Two-sided Facility Location
alijani at cs.duke.edu
||Thursday, November 2, 2017
||12:00pm - 2:00pm
||D344 LSRC, Duke
We formulate a novel set of facility location problems that we term Two-sided Facility location. We motivate this problem by two-sided markets, where agents with heterogeneous valuations/costs arrive at known locations in an underlying metric space, where the metric distance between any buyer and seller captures the quality of the corresponding match. The platform posts prices and wages at nodes in the metric space, and opens a set of virtual markets or facilities in the metric space to route the agents to. The agents at any virtual market are assumed to be matched. The platform ensures high match quality by imposing a maximum distance constraint between a supply/demand node and the facilities it is routed to. It ensures high service availability by ensuring flow of supply and demand to any virtual market are equal, and furthermore, these are at least a pre-specified lower bound. Subject to these constraints, the goal of the platform is to maximize the social surplus subject to weak budget balance, i.e., profit being non-negative.
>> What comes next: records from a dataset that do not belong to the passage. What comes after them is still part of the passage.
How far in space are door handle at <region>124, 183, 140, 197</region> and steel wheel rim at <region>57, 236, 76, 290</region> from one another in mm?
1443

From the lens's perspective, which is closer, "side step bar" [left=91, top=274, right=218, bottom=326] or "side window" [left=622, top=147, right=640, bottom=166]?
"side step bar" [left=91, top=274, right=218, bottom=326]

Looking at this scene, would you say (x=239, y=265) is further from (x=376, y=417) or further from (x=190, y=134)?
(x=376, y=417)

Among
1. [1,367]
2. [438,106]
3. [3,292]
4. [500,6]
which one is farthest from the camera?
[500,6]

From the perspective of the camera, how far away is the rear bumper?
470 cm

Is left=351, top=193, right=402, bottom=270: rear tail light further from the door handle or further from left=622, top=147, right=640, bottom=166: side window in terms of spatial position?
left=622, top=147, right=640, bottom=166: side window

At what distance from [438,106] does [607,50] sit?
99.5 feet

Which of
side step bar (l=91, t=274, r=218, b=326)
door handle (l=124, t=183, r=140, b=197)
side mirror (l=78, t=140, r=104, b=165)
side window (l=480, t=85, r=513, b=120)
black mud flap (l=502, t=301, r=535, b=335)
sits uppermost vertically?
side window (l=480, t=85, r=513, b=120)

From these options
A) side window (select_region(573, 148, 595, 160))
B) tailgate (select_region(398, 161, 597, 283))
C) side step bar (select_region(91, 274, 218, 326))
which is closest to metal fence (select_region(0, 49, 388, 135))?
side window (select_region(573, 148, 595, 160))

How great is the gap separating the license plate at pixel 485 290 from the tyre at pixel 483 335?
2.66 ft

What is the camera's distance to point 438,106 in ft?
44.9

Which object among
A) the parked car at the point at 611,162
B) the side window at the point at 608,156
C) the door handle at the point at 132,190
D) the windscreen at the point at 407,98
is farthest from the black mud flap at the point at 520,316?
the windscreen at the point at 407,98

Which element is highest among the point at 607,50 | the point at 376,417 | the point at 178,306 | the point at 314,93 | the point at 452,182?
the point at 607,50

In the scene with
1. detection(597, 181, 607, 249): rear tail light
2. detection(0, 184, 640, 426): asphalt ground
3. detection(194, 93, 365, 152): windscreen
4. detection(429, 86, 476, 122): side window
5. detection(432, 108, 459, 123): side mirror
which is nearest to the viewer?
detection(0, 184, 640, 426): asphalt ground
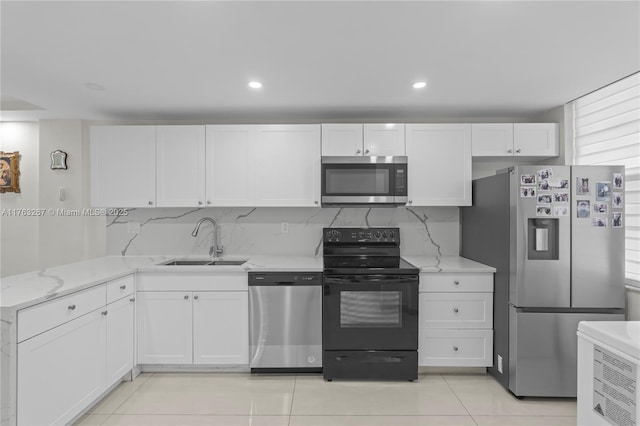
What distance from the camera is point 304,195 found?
3.21m

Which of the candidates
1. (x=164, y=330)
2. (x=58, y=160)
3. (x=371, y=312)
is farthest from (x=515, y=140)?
(x=58, y=160)

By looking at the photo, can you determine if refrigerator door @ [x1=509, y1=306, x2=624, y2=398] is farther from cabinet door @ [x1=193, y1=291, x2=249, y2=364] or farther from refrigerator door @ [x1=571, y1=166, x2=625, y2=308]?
cabinet door @ [x1=193, y1=291, x2=249, y2=364]

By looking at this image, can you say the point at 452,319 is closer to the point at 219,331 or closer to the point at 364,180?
the point at 364,180

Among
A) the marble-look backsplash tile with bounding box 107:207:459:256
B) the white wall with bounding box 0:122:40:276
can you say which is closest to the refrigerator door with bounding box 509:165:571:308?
the marble-look backsplash tile with bounding box 107:207:459:256

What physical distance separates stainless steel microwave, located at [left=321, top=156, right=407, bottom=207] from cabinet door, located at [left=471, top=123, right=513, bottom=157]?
70 cm

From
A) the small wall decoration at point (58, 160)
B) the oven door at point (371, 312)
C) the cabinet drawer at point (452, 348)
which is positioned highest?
the small wall decoration at point (58, 160)

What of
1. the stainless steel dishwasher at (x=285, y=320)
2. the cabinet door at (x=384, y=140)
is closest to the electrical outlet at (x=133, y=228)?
the stainless steel dishwasher at (x=285, y=320)

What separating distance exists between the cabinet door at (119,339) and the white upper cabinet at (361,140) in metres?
2.01

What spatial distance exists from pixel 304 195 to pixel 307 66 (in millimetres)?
1218

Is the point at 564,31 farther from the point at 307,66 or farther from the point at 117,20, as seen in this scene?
the point at 117,20

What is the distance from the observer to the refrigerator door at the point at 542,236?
2469 mm

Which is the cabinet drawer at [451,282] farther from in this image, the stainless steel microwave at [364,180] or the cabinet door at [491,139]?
the cabinet door at [491,139]

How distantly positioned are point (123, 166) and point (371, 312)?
8.24ft

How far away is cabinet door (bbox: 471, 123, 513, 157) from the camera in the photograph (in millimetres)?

We present an approximation algorithm for this problem that yields a (1+\epsilon) approximation to surplus for any constant \epsilon > 0, while relaxing the match quality (i.e., maximum distance of any match) by a constant factor. It uses a novel LP rounding framework, and easily extends to other objectives such as maximizing volume of trade subject to weak budget balance, or maximizing profit.
We justify our models by considering a dynamic marketplace setting where agents arrive according to a stochastic process and have finite patience (or deadlines) for being matched. We perform queueing analysis to show that for policies that route agents to virtual markets and match them, ensuring a low abandonment probability of agents reduces to ensuring sufficient flow arrives at each virtual market. Such an analysis also helps us posit facility location variants that capture settings where the platform elicits deadlines truthfully by posting lotteries over different prices and wages for different deadlines.
Reza Alijani is a 3rd year PhD student in the Department of Computer Science at Duke University.